**Work to complete**
1: Answer these questions using the Jabez Hills text:
(a) In what year did Jabez Hills move to Bellows Falls, Vermont?
(b) For how many years was he postmaster of Bellows Falls?
(c) What was found in the tin teapot on top of the old cupboard in his room?
2: The Jabez Hills text says he bought only one piece of real estate but owned many at his death. Explain in one to three sentences how it says he came to hold all that property.
3: Duplicate the passage of the Jabez Hills text from "He first worked" to "in real estate.".

**Supplied text**
>> start

Jabez Hills led a seemingly normal life until his later years, when he became known as “Jabez the Hermit,” and was considered by some to be a somewhat odd, miserly recluse. This business-savy man led a productive, generous life and it is sad that he might be remembered only by his seeming later eccentricities.
Jabez Hills was born in New Ipswich, New Hampshire in 1788, son and 9th child of David & Hannah (Fales) Hills. In 1805, at the age of 17, he moved to Bellows Falls, Vermont remaining there for the rest of his life.
He first worked there as a clerk in a country store (Hall & Green) . He was postmaster of Bellows Falls for twenty years and seemed to perform his work quite capably. He remained single, and invested his money in real estate.
He owned property and lived at the Bellows Falls Square. Of his renters and buyers he required payment in gold coin rather than paper money. When he died in 1871 he was considered eccentric, and he left his estate to a niece. It would appear that the writer of the following biographical story of Jabez Hills had a prejudice against him, or enjoyed writing sensational news stories. Did he purposefully become a recluse, or did the bullying and negative attitudes of his community shape his behavior. You decide.
The Connecticut River Valley in Southern Vermont and New Hampshire, Historical Sketches by Lyman S. Hayes, 1920 presents a lengthy story about Jabez Hills. There is no attribution in this volume. JABEZ HILLS–THE MOST ECCENTRIC CHARACTER IN THE HISTORY OF BELLOWS FALLS. If any person had asked the business men of Bellows Falls of 60 years or more ago who was the most eccentric person, or interesting character of the town, without doubt the response would have been unanimously “Jabez Hills.” He died September 16, 1871 at 83 years of age, in an old forlorn room of what was then known as the “Pettis” block on the west side of the Square where is now the building occupied by Goodnow, Jewett & Pillsbury store. Mr. Hills had owned that building over 40 years and it was replaced by the present block in 1899. He never married, and during his entire life he had evinced a singularly miserly instinct, approaching greed, for money getting that in his later years became a mania, and he was often spoken of as of unsound mind.
He lived the life of a recluse, having few friends or intimate acquaintances. Those who looked over his room after his death found on top of an old cupboard a tin teapot which contained about $700 in gold. Nothing else in the room was of value, it being filled largely with old tin pans that contained old rusty nails and bits of iron which he had picked up about town. His bed, which was nothing but rags, was of that nature that demanded that it be buried immediately in the bank behind the block.
A will was found containing only a dozen lines, which bequeathed his entire estate to a niece, Mrs. Harriet H. Bingham, of Boston, whose son-in-law, Hales W. Suter, administered upon it until his death, and a portion is still owned by his descendants. That portion is now the Goodnow block, and the frame buildings leased to S.j. Cray. When Mr. Hills died he owned everything on the West side of the Square from the Trust Company’s block to the School Street stairs, the location of the present Corner Drug Store, the old paper mill site with its valuable water power rights, and other property, all which he had accumulated by foreclosures of mortgages. He never purchased but one piece of real estate, although he owned many at his death. He never sold one, the nearest to it being when he signed a lease of his water rights “under the hill” to Hon. William A. Russell, April 15, 1869, the beginning of the important development of the water power, and the starting of the Fall Mountain Paper Company, and other important manufacturing industries of Bellows Falls. He had gold in the bank amounting to $545 and currency $338, and other personal property amounting to $4,637, the total of his real estate and personal property being $20,537.32 as appraised at that time. Probably he held more property than any other man here in his day.

>> end

Data items
>> start

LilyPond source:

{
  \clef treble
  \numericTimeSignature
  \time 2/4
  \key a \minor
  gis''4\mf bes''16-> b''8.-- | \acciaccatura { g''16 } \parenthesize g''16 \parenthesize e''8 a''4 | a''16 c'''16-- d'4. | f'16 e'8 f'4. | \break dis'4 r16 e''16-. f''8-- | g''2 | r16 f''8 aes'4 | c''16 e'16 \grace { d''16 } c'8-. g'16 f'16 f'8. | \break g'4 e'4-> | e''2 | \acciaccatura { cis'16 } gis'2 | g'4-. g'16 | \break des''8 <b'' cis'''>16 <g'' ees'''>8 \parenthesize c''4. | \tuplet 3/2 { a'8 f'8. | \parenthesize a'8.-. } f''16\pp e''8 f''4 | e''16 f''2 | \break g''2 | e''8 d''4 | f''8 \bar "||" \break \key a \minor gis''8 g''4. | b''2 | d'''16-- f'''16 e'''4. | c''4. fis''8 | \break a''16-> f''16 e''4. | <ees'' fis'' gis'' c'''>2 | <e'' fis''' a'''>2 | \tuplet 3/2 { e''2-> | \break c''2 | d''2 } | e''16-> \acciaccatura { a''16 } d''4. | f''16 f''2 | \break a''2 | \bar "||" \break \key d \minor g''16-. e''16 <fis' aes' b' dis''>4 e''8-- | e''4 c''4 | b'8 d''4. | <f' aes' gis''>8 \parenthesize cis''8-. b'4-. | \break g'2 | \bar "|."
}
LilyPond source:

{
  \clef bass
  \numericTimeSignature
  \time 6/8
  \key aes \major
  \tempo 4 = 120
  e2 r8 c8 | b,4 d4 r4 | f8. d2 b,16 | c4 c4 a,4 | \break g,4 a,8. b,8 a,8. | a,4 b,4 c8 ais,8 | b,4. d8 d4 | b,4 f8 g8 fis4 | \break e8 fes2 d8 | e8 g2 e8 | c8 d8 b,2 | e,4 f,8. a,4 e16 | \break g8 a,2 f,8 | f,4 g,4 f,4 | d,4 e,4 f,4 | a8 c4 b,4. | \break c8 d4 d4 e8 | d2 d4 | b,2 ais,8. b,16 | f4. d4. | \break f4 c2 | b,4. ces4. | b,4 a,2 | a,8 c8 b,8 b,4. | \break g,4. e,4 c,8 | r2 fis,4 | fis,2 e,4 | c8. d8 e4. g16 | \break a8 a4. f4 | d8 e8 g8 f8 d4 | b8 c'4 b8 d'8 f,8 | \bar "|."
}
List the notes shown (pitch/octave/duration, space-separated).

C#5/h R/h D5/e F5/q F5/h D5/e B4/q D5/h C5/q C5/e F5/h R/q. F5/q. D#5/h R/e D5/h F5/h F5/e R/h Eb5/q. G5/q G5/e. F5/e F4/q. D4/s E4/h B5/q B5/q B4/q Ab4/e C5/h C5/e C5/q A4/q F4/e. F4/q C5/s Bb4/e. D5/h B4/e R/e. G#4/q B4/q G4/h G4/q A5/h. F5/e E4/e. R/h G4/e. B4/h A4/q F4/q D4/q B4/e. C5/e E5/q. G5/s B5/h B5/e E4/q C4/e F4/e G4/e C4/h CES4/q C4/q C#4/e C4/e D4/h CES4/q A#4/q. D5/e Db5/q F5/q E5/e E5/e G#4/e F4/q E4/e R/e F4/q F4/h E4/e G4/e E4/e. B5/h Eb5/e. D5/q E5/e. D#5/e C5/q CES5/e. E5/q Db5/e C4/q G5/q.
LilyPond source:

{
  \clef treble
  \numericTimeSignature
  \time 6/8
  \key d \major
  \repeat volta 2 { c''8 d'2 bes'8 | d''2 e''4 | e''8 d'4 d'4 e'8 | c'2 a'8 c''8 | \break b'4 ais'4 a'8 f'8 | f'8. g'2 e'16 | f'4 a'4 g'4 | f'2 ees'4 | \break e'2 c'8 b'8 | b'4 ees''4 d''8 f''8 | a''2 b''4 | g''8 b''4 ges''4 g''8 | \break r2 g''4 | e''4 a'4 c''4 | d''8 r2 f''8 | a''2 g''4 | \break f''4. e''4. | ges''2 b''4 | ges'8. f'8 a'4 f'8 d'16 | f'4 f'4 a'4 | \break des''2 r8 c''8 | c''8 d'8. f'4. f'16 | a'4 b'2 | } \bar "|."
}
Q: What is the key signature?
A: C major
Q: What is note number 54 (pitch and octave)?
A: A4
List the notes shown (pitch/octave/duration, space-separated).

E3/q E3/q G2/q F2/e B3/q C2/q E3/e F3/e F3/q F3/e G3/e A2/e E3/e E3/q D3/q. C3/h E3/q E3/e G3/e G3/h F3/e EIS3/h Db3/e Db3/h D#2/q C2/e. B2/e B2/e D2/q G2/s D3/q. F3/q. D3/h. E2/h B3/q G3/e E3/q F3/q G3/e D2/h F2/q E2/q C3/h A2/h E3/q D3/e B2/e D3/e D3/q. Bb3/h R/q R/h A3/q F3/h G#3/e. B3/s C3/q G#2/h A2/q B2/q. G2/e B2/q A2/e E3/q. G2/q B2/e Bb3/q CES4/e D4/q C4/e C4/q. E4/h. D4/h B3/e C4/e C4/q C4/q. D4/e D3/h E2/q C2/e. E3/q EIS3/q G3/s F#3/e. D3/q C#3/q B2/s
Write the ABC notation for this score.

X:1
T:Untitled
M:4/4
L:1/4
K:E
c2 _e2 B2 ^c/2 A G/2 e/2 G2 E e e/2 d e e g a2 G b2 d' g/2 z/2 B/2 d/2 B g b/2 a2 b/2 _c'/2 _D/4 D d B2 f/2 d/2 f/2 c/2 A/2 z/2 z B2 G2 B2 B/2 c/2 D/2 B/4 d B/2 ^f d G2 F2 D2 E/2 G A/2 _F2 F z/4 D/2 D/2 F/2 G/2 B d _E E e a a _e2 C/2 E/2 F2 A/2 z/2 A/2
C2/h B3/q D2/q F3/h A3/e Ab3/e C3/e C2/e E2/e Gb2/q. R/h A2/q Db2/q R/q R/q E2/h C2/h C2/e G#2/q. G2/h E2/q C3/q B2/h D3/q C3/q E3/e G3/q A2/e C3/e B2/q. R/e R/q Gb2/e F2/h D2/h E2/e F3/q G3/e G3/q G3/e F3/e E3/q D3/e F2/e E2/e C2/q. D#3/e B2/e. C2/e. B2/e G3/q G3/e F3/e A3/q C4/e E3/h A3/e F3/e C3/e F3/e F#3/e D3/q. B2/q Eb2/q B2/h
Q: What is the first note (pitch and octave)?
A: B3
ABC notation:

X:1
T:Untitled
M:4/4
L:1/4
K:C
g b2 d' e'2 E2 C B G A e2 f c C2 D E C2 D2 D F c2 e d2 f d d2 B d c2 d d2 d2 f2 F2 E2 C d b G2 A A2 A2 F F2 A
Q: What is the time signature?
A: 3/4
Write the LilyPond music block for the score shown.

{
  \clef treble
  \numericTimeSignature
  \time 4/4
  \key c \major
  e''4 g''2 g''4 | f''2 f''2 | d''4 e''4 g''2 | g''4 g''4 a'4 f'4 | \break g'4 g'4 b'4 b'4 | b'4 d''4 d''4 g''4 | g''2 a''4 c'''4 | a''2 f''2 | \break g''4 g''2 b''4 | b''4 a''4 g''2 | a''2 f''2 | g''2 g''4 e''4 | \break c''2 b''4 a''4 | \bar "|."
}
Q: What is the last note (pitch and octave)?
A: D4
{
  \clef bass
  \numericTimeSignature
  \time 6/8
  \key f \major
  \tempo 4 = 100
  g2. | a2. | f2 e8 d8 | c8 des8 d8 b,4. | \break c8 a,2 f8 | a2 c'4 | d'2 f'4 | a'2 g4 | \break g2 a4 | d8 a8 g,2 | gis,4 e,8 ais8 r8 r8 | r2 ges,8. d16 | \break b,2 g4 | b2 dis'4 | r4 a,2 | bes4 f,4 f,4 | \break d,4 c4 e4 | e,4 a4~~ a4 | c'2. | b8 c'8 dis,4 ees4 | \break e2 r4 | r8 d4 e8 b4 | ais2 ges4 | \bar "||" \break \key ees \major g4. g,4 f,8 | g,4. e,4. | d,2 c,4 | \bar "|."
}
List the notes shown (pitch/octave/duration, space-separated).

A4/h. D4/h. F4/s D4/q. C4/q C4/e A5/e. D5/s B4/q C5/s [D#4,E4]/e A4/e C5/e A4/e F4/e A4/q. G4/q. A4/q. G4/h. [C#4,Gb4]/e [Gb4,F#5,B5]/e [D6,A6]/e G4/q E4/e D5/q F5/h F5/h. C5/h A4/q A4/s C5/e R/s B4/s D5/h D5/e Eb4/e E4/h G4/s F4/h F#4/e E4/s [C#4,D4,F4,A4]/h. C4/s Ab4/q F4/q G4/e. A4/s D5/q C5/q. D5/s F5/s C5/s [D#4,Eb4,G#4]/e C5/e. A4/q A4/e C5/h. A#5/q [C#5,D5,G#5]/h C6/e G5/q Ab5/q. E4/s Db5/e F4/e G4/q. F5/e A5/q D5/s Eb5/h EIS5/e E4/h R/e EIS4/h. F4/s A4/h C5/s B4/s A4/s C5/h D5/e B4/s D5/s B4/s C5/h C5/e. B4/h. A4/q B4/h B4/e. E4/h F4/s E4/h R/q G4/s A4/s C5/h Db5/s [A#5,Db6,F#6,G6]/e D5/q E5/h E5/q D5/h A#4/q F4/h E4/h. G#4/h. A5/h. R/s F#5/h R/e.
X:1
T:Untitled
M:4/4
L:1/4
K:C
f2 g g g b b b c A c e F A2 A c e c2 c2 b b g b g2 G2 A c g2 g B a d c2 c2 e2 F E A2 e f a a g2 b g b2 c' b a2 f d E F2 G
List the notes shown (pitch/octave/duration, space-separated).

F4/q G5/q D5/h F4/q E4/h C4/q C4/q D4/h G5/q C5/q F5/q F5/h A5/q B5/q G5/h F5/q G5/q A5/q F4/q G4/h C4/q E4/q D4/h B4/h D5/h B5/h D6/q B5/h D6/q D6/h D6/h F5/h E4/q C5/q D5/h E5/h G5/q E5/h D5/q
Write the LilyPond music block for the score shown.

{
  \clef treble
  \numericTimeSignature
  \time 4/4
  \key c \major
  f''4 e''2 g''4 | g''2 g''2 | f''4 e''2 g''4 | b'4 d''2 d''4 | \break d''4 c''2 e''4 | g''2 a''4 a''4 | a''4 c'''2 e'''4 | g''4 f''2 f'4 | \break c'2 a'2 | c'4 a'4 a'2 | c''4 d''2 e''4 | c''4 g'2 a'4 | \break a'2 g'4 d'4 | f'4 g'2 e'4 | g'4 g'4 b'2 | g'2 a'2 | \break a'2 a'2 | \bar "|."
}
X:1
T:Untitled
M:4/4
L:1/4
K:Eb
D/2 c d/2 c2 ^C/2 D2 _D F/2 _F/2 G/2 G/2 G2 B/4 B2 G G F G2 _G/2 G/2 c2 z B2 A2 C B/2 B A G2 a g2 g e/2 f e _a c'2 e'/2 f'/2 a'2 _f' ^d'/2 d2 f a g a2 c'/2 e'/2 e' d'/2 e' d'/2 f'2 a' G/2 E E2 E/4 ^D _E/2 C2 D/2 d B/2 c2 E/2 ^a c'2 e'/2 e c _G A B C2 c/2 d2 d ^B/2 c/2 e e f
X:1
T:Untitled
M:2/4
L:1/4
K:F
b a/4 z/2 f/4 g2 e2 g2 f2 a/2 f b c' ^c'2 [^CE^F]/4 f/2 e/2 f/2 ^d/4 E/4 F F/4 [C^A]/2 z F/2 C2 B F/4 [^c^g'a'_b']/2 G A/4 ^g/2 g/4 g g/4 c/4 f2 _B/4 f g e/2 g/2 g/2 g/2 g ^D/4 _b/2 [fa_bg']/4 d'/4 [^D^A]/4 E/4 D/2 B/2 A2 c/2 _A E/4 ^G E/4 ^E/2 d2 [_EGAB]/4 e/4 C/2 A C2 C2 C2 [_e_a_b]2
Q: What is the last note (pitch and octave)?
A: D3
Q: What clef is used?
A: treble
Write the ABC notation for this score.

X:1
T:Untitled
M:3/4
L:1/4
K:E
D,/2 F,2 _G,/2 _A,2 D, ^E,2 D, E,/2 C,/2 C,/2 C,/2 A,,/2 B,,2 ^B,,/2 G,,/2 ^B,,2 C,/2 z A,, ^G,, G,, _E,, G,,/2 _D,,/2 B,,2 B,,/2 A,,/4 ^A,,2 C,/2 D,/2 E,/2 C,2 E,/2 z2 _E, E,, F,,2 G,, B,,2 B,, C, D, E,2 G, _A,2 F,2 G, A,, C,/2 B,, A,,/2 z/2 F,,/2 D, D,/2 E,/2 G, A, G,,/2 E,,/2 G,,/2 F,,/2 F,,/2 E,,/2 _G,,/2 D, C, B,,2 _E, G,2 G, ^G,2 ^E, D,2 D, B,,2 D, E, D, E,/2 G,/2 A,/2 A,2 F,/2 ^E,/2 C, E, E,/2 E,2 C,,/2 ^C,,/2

>> end

**Solutions by task**
1:
(a) 1805
(b) Twenty years
(c) About $700 in gold

2: He gained it through foreclosures of mortgages. He also never sold any of it, and the closest he came was leasing his water rights "under the hill" to Hon. William A. Russell in 1869.

3:
He first worked there as a clerk in a country store (Hall & Green) . He was postmaster of Bellows Falls for twenty years and seemed to perform his work quite capably. He remained single, and invested his money in real estate.